(Dataset entries)

◇ ◇ ◇ ◇ ◇

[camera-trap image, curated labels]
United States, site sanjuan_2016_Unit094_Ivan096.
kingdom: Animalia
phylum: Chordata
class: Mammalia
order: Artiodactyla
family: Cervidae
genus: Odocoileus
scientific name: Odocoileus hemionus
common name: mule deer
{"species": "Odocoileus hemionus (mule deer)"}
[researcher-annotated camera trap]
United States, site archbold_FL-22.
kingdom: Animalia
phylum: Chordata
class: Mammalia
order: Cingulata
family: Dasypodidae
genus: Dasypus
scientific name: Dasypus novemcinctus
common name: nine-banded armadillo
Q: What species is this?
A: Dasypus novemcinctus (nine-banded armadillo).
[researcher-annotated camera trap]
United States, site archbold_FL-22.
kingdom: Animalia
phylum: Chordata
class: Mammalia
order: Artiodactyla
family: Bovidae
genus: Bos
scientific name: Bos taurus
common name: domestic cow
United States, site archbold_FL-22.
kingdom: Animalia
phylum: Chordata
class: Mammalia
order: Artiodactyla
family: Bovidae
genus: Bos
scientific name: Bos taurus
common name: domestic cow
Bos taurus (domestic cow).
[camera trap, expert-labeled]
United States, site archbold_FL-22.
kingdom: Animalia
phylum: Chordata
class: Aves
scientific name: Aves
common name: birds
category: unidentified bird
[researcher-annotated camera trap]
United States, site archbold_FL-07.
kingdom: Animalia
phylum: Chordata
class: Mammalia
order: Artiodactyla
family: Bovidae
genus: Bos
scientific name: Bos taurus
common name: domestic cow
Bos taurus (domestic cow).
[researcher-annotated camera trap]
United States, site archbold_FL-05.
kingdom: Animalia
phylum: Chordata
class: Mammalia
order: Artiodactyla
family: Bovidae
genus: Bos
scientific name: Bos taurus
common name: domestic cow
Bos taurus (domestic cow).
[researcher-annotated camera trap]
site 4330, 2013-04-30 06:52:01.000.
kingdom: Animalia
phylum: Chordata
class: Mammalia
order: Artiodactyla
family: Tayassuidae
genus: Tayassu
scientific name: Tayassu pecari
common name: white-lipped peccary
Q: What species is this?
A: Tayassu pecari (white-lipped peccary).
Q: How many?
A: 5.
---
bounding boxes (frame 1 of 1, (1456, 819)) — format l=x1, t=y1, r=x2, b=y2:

◇ ◇ ◇ ◇ ◇

» Task to carry out:
Word for word, restate the lines running from the one containing "scientific name: Tayassu pecari" through the final line of the records above, and nothing besides.

» Task output:
scientific name: Tayassu pecari
common name: white-lipped peccary
Q: What species is this?
A: Tayassu pecari (white-lipped peccary).
Q: How many?
A: 5.
---
bounding boxes (frame 1 of 1, (1456, 819)) — format l=x1, t=y1, r=x2, b=y2:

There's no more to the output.